-- Start of EXTRACTED TEXT --

Stealing the scene

Jonathan Crocker presents his top ten movie moments where coffee plays a starring role. Illustrations Lars Huse

1. The Baddie
Very bad things happen in Fritz Lang’s nihilistic 1953 film noir, The Big Heat. It opens with a suicide. A car explodes with passengers inside. Two women are shot to death. A cigarette burns a bar-fly’s hand. But it’s best remembered for the most shocking pot of coffee in cinema history. As the pretty gangster’s moll, played by Gloria Grahame, argues with her sadistic hoodlum boyfriend, played by Lee Marvin, a glass coffee pot boils violently on a hot plate. It’s Marvin who boils over, however: he picks up the pot and hurls its scalding contents into Grahame’s face. Horrific stuff. “I wonder how many women who’ve thrown hot coffee in their husband’s faces were very disappointed with the result and said, ‘Lang is a lousy director’,” the director later told Peter Bogdanovich. The terribly scarred Grahame takes revenge with a boiling brew of her own. The final line of the film is a black joke: “Keep the coffee hot!”

2. The Truth Teller
What’s more eye-popping than a coffee cup shattering on the floor? A cup of coffee shattering on the floor three times in a row. After spending 100 minutes interrogating The Usual Suspects’ pathetic con artist “Verbal” Kint (Kevin Spacey), Agent Dave Kujan (Chazz Palminteri) has cracked the case and sits on his desk contentedly slurping coffee. Suddenly, one of the best twists in modern cinema hits him in the face like a left hook. The very moment he puts the pieces of the mystery together, his cup of coffee spectacularly breaks apart – falling in slow motion before detonating on the tile floor and coating his office with a hot cup of java. It’s such a stunning moment that director Bryan Singer replays it – bang, bang, bang. One of cinema’s greatest rug-pulls. And a right old mess for the cleaner.

-- End of EXTRACTED TEXT --
-- Start of ROWS --

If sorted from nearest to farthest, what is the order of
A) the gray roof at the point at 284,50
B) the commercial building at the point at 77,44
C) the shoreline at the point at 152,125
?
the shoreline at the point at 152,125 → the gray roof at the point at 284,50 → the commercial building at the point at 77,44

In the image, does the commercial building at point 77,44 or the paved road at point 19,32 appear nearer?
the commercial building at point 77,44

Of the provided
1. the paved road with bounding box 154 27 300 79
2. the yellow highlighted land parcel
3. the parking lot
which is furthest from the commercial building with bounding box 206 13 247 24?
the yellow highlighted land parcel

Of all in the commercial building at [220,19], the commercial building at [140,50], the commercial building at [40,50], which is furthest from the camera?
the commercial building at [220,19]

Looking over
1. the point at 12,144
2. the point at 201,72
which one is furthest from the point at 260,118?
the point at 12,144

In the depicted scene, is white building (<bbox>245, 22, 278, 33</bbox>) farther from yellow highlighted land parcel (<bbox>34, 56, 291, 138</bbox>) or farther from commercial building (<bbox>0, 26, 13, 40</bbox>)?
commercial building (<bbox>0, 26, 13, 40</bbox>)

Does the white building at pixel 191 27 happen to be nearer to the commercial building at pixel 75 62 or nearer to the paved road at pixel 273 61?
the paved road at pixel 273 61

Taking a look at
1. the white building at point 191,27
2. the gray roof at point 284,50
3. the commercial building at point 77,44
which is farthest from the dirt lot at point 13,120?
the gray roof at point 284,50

-- End of ROWS --
-- Start of ROWS --

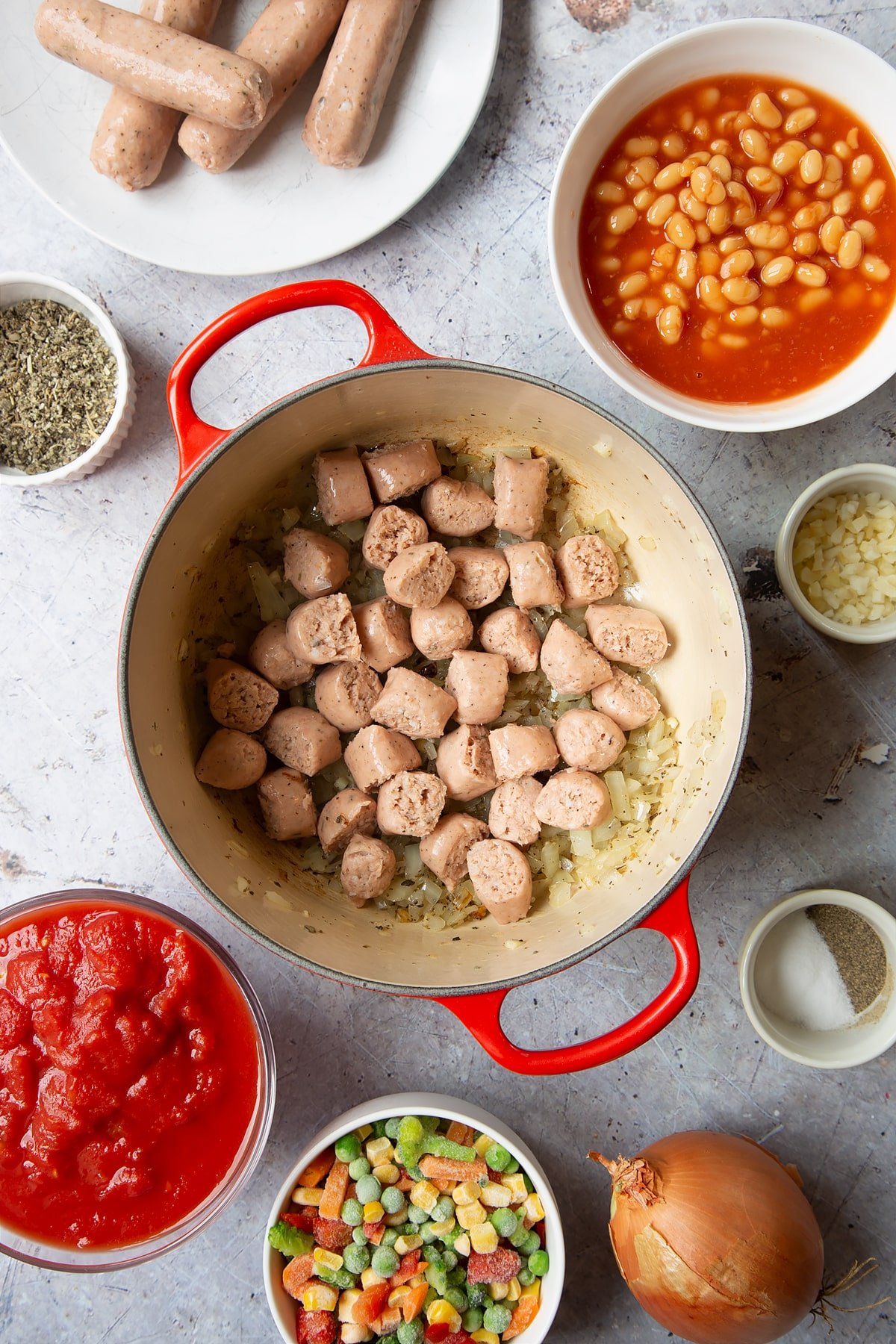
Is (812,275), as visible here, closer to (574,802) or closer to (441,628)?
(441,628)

-- End of ROWS --

__WORK TO COMPLETE__
(a) Change "cleaner" to "janitor" in the coffee movie moments list, writing out everything from "2. The Truth" down to "for the cleaner.".
(b) Extend the coffee movie moments list from where it stops.

__RESPONSES TO THE EXERCISE__
(a)
2. The Truth Teller
What’s more eye-popping than a coffee cup shattering on the floor? A cup of coffee shattering on the floor three times in a row. After spending 100 minutes interrogating The Usual Suspects’ pathetic con artist “Verbal” Kint (Kevin Spacey), Agent Dave Kujan (Chazz Palminteri) has cracked the case and sits on his desk contentedly slurping coffee. Suddenly, one of the best twists in modern cinema hits him in the face like a left hook. The very moment he puts the pieces of the mystery together, his cup of coffee spectacularly breaks apart – falling in slow motion before detonating on the tile floor and coating his office with a hot cup of java. It’s such a stunning moment that director Bryan Singer replays it – bang, bang, bang. One of cinema’s greatest rug-pulls. And a right old mess for the janitor.

(b)
3. The Connoisseur
“Mmm! Goddamn, Jimmie! This is some serious gourmet shit!” exclaims hitman Jules (Samuel L Jackson), after Jimmie (Quentin Tarantino) makes him a fresh cup of coffee in one of Pulp Fiction’s most memorable scenes. “Usually me and Vince would be happy with some freeze-dried Taster’s Choice,” beams Jules. “But he springs this serious gourmet shit on us! What flavour is this?” Jimmie, however, is in no mood for morning chit-chat. First, he doesn’t drink freeze-dried coffee. “I don’t need you to tell me how ****ing good my coffee is, okay?” snaps Jimmie. “I’m the one who buys it. I know how good it is. When Bonnie goes shopping, she buys ****. I buy the gourmet expensive stuff, because when
I drink it, I want to taste it.” Damn straight. Secondly, he doesn’t appreciate the little “present” that Jules has arrived with. “But you know what’s on my mind right now? It ain’t
the coffee in my cup.” No. It’s the dead guy in his garage.

4. The Tease
Bottoms up? In The Bucket List, Edward Cole (Jack Nicholson) delights in drinking a luxurious coffee called “Kopi Luwak”. Then
his buddy Carter Chambers (Morgan Freeman) hands him an article revealing exactly how it’s made. Edward begins reading: “Kopi Luwak is the world’s most expensive coffee. Though for some it falls under the category of ‘too good to be true’. In the Sumatran village where the beans are grown, lives a breed of wild tree cat. These cats eat the beans, digest them and then… defecate.” He pauses, dismay creeping across his face. Edward continues, “The villagers then collect and process the stools. It is the combination of the beans and the gastric juices of the tree cat that give Kopi Luwak…” – Carter cracks up – “its unique flavour… and aroma. You’re shitting me!” Chambers: “Cats beat me to it!”

5. The Evil Temptress
Life is short. So it would be wrong, very wrong, for us to recommend you watch Will Ferrell’s 2005 “comedy” about “soccer”, Kicking & Screaming. But it’s good ol’ coffee that provides the film’s only genuinely funny scene, when Ferrell’s mild-mannered football coach Phil Weston gets severely addicted to caffeine, thanks to the encouragement of former American NFL player and coach Mike Ditka.
“Drink the coffee!” Ditka yells at his protégé. “It’ll make you feel better! It picks you up! It calms you down! It’s the lifeblood that drives the dreams of champions!”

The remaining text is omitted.